The organization of the meeting was supported by financial contributions from the European Mineralogical Union, the German Mineralogical Society, and the commercial exhibitors Cameca, Hawedia, Jeol GmbH, Lampert Werktechnik GmbH, Max Voggenreiter GmbH, PANalytical GmbH, Parr Instrument, Schweizerbart Borntraeger Science Publishers, Springer Spektrum Verlag GmbH, and Swagelok Best Fluidsysteme GmbH.

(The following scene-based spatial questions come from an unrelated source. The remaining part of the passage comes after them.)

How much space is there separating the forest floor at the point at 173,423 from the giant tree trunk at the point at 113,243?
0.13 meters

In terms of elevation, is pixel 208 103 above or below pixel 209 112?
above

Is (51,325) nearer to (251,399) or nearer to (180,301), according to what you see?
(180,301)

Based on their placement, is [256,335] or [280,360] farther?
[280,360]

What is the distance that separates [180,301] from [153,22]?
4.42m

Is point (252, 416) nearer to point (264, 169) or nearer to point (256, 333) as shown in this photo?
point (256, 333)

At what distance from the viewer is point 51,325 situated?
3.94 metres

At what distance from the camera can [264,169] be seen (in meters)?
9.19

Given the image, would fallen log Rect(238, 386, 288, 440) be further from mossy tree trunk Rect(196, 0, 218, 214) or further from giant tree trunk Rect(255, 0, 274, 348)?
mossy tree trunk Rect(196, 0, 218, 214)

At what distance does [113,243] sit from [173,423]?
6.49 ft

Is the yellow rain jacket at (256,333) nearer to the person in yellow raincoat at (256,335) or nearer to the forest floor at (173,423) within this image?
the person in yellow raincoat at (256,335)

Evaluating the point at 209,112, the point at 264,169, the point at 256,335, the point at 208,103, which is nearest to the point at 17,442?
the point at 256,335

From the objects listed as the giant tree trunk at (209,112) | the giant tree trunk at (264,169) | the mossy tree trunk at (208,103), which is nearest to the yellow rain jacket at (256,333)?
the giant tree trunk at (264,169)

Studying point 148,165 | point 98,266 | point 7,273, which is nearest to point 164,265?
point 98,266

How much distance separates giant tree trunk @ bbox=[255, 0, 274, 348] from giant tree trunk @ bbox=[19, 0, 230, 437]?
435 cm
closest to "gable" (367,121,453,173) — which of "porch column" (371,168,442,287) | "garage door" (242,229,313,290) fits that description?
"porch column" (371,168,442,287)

We solicited submissions for a special issue of European Journal of Mineralogy, and the papers included here represent a cross section of the work presented at the meeting. Zhang reviews recent advances in the kinetics and dynamics of mineral and bubble dissolution or growth controlled by mass transfer, focusing on quantitative prediction models. Holzheid presents experimental evidence that efficient core formation by a percolation mechanism is only feasible when conditions are very oxidizing or a large fraction of silicate partial melt or a completely molten silicate exists. Wolff et al. investigated reaction mechanisms of hydrous partial melting of gabbro in the deep oceanic crust and discuss implications for the formation of SiO2-rich melts in the oceanic crust. Karimova & Stalder studied the incorporation mechanisms of OH in pyroxenes and suggest that the water content in pyroxenes correlates with silica activity during crystallization. Marxer & Nowak detected concentration gradients of volatiles, such as, H2O and CO2, in silicate glasses by micro-FTIR microscopy, and confirm that FTIR imaging is a convenient tool to investigate the spatial distribution of these volatiles in silicate glasses, especially in terms of diffusion-related studies. Finally, Nover et al. report experimentally determined changes of petrophysical, petrological, mineralogical, mechanical, and chemical parameters of sandstones as a result of exposure to supercritical CO2.

We are grateful to all the participants at the meeting and all contributors to this special issue. We look forward to the next EMPG meeting in Amsterdam, The Netherlands, during 2014.